- What the exercise asks:
Of the lines listed below, return exactly those that run from the line containing "Футболка мужская Nike Psg Blue HJ4593-411" through the line containing "Louis Vuitton Josh Backpack Damier Graphite", both included.

Records from a data collection:
○ ○ ○ ○
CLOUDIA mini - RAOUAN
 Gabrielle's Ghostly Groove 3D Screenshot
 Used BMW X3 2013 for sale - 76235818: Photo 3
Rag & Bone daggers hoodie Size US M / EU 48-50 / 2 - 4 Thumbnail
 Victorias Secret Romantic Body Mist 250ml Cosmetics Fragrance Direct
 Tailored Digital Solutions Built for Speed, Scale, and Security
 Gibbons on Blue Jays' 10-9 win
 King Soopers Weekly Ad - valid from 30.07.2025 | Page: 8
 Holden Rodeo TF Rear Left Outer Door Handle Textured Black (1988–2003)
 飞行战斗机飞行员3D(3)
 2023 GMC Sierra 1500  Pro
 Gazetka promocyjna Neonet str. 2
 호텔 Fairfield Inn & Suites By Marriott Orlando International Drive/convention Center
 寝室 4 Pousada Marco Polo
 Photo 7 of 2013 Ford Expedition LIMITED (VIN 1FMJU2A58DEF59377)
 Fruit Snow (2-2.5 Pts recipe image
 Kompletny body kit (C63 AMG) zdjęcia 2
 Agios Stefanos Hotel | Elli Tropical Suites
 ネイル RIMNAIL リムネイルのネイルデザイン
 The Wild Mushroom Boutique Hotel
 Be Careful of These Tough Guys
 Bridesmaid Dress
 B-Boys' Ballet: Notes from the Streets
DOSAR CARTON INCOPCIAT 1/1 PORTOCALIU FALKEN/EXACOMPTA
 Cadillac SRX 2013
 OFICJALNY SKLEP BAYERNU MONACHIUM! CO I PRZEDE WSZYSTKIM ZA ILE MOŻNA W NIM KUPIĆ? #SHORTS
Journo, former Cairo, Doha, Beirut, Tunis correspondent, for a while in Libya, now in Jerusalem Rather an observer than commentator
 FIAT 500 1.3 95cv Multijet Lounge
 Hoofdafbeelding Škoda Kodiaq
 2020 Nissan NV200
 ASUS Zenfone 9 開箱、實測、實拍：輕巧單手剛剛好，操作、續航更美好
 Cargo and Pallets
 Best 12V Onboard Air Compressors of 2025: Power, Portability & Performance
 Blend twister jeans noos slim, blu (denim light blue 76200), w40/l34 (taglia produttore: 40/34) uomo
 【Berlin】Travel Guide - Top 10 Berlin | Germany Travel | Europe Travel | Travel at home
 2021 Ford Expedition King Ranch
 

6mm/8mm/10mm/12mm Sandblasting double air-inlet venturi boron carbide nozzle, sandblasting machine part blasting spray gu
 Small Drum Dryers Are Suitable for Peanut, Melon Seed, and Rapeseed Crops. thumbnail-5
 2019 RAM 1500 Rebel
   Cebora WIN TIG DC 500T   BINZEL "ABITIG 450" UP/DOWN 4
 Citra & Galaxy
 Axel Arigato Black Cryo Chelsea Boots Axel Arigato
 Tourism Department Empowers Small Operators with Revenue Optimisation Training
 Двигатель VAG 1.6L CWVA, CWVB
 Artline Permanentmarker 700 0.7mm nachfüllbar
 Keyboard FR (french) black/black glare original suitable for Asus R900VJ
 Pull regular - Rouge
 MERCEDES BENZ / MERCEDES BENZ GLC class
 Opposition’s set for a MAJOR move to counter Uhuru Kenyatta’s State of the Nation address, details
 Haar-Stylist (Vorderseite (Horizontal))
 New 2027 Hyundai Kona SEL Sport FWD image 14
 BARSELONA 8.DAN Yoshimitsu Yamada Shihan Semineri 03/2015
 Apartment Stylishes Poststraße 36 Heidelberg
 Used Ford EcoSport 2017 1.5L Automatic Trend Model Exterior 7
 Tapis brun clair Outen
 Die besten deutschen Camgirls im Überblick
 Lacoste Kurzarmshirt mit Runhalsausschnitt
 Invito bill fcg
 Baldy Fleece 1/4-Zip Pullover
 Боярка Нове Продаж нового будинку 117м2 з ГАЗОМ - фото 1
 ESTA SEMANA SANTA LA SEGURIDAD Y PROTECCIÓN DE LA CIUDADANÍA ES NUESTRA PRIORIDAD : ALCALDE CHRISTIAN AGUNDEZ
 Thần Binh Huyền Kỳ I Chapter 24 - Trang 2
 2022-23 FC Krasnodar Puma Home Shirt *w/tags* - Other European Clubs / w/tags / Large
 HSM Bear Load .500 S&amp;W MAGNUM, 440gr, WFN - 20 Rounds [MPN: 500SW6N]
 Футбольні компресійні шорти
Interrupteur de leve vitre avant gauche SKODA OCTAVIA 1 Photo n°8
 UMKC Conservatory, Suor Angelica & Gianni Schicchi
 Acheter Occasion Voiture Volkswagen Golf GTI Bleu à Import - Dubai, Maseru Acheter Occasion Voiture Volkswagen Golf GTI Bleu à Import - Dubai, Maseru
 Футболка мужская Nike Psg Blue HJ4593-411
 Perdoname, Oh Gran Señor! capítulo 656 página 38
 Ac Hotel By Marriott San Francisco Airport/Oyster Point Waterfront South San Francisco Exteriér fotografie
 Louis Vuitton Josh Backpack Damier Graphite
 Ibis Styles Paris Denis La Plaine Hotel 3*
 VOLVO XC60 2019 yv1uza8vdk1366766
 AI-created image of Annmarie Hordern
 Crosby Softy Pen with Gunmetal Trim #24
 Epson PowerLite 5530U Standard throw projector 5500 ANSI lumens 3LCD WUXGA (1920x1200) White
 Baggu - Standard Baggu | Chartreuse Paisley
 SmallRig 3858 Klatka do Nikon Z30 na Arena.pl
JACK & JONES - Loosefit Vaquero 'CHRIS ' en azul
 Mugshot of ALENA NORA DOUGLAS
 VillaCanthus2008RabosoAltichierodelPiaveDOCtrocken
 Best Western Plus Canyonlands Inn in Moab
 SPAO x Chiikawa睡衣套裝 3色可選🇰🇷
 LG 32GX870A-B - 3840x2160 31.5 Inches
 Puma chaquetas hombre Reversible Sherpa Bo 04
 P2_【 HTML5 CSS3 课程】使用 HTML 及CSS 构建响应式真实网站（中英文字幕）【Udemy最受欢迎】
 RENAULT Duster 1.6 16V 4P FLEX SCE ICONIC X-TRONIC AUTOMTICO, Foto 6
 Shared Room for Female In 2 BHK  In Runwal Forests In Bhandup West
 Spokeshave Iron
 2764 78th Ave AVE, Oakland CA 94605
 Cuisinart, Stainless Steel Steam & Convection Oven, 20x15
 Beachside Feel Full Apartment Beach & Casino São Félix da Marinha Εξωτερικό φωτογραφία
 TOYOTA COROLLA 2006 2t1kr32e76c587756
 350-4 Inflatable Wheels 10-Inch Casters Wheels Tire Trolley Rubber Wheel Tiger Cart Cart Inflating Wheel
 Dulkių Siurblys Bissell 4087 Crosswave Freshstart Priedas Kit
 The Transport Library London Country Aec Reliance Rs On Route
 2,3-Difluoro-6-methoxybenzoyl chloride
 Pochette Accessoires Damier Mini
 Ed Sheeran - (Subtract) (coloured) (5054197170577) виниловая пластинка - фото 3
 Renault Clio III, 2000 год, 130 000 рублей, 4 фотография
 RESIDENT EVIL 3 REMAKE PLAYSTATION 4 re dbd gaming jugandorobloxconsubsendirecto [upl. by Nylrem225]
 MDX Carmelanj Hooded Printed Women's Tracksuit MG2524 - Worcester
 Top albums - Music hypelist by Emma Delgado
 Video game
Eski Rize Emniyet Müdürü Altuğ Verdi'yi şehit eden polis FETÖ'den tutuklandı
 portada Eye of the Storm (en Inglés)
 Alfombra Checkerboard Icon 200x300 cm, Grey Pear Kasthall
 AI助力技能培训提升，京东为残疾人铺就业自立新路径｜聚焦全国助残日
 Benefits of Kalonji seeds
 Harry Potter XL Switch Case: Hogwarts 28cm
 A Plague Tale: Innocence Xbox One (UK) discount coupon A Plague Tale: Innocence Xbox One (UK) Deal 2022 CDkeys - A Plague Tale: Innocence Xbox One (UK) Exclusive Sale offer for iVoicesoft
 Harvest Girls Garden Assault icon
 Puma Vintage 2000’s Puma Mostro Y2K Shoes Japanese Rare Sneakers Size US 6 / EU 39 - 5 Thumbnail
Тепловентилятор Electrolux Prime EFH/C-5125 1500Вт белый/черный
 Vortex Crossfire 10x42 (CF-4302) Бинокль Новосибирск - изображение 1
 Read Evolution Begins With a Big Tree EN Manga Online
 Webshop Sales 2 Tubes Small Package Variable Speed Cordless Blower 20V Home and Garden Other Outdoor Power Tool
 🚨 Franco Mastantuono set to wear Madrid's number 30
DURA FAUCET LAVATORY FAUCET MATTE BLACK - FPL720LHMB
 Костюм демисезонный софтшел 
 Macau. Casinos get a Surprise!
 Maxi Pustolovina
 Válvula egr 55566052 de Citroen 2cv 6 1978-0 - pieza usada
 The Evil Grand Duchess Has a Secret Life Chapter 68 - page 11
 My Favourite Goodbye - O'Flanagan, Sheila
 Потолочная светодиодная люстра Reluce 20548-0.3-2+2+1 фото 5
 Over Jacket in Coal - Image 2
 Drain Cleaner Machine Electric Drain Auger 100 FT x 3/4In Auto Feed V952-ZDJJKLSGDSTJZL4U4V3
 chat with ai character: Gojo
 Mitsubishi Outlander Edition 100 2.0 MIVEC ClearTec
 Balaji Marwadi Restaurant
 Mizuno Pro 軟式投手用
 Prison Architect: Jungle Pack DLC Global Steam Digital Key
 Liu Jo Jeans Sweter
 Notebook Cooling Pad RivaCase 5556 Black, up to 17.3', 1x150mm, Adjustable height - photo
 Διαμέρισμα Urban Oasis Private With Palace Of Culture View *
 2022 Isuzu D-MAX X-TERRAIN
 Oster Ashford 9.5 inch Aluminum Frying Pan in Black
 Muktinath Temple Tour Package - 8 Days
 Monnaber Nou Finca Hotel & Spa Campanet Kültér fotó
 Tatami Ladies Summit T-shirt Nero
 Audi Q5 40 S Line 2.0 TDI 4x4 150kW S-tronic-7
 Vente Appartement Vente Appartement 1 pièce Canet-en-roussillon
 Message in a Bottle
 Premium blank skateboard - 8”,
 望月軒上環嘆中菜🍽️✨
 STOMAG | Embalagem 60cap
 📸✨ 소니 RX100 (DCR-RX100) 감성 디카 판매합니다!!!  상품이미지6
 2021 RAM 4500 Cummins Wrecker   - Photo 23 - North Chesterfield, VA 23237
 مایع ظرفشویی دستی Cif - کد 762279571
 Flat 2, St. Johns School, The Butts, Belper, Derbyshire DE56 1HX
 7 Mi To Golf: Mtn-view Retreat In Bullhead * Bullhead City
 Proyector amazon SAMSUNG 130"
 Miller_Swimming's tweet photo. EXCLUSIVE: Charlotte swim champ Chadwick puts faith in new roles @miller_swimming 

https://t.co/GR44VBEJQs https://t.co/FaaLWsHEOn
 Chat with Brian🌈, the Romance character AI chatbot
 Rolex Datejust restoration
○ ○ ○ ○
- Your response:
 Футболка мужская Nike Psg Blue HJ4593-411
 Perdoname, Oh Gran Señor! capítulo 656 página 38
 Ac Hotel By Marriott San Francisco Airport/Oyster Point Waterfront South San Francisco Exteriér fotografie
 Louis Vuitton Josh Backpack Damier Graphite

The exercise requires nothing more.